Groves’ review, which broke the appalling scandal open last year, was only possible because of the persistence and tenacity of Barb Spriggs, complaining repeatedly to authorities, and eventually to the ABC’s Angelique Donnellan and Nicola Gage, about the treatment of her husband Bob at Oakden.
Lander found that Groves’ failure to “take any action” in relation to Spriggs’ complaint between June and December 2016 was “indicative of a failure to exercise his statutory functions attached to his office”.
Again, no maladministration finding. Groves’ failures were not substantial enough and his latter contribution was essential, Lander reasoned.
Groves’ predecessors Dr Margaret Honeyman and Dr Peter Tyllis also failed to visit Oakden during their tenure.
And all three Chief Psychiatrists knew of the appalling rate of physical restraint used on elderly mental health patients across South Australia, in comparison to all other mental health patients.
In 2015, the annual rate of mechanical restraint at the Oakden facility alone was greater than the total rate of mechanical restraint at all acute mental health services in the rest of Australia combined.
Damaged chairs at the Oakden facility.
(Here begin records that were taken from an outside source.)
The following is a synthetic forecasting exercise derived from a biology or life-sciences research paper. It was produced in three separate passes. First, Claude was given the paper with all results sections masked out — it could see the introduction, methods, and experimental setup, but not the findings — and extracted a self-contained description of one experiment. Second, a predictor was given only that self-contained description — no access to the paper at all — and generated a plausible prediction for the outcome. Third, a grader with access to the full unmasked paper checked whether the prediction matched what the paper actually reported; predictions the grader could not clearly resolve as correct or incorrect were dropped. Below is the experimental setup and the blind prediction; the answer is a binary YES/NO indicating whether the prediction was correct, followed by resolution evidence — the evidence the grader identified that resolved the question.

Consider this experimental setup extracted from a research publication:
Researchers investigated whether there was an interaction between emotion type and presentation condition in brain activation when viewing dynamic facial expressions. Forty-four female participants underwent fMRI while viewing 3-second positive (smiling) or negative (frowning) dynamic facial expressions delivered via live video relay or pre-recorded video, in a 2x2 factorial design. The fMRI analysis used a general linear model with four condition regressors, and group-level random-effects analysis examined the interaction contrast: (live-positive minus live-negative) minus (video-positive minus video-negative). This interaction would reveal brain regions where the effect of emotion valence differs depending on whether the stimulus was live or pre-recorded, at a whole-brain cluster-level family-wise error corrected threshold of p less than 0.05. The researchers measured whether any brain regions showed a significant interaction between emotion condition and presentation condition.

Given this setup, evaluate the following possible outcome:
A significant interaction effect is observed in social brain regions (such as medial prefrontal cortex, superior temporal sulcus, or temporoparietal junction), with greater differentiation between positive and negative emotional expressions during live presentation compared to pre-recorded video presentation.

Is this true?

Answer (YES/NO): NO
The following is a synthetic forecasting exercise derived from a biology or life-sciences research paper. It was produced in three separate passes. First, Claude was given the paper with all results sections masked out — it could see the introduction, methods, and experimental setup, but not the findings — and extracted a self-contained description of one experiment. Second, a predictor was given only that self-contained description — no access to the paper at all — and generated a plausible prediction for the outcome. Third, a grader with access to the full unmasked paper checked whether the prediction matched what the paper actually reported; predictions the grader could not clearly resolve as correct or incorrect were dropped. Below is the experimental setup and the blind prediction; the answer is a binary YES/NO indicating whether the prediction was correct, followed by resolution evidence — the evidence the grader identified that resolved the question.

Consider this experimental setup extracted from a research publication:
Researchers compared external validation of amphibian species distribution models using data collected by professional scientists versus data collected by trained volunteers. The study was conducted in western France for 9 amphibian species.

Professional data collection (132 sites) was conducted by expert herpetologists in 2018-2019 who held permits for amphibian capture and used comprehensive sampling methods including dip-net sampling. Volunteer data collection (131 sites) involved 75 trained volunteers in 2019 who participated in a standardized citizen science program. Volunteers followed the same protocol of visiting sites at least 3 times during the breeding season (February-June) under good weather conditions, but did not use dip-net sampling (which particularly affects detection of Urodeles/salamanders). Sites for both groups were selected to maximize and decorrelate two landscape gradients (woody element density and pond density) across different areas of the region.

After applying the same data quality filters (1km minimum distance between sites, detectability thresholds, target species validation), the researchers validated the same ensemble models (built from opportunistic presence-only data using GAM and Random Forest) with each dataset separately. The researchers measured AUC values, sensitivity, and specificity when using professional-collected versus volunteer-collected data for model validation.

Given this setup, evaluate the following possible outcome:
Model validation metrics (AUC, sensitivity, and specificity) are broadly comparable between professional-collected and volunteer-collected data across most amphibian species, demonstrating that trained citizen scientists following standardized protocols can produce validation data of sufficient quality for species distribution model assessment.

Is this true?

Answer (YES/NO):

Photo from Aaron Groves’ review.
As InDaily pointed out earlier this month, each and every Chief Psychiatrist’s annual report since 2010 has shown the disproportionate frequency of restraint used on older mental health patients in South Australia .
Those reports were presented to successive Ministers for Mental Health: John Hill (2010-11, 2011-12), Jack Snelling (2012-13, 2013-14, 2014-15), Leesa Vlahos (2015-16) and Peter Malinauskas (2016-17), and to Parliament.
Incredibly, Lander declines to make any criticism of Honeyman’s conduct because she wasn’t available to be interviewed.
“I do not make any criticism of Dr Honeyman because she was not a witness and was not available to be interviewed on this issue,” the report reads.
Tyllis, for his part, justified his failure to visit Oakden because what he knew about Oakden did not meet the “threshold” that would make such a visit necessary.
Lander disagreed, but declined to make a maladministration finding against Tyllis because he had “no knowledge that the facility and the standard of care at the facility were sub-optimal”.
No Chief Psychiatrist, responsible for monitoring the numbers on restraint and seclusion and for monitoring the standard of mental health care services across the state, had engaged in maladministration.
And then there’s the Premier himself.
His name appears in an appendix, listing the hundreds of complaints made to various authorities about Oakden over the years.
Weatherill was the recipient of a letter, also addressed to then-Minister for Mental Health Gail Gago, which described “serious issues impinging on consumer and staff safety, staffing and training level issues (and) dated management systems” in 2008.
The description bears a disturbing resemblance to what Groves found at Oakden in 2017.
Weatherill has declined to release the letter – just as he refused to release any cabinet documents to Lander’s investigation.
Weatherill (left) and Mental Health Minister Peter Malinauskas address questions on the ICAC report. Photo: Tony Lewis / InDaily
The letter is ignored in the body of Lander’s report.
Lander says he considered it during his investigation, but will not explain its significance, or describe its contents any further, or release the letter, citing the privacy of his investigation.
Maybe the letter wasn’t nearly as significant as it sounds, and the absence of any further explanation for it in Lander’s report is entirely justified as a function of the mind-boggling number of documents the commission had to process.
And maybe those who have led our mental health care system, which failed so comprehensively over so many years, really didn’t know enough to be culpable, despite being responsible.
Maybe each of them received true natural justice from Lander’s investigation.
We’ll just have to believe him, he says.
But we cannot possibly know.
By delivering and maintaining Australia’s most secretive ICAC, the Weatherill Government has made sure that the families of those who suffered at Oakden, and the public, will never be allowed to know.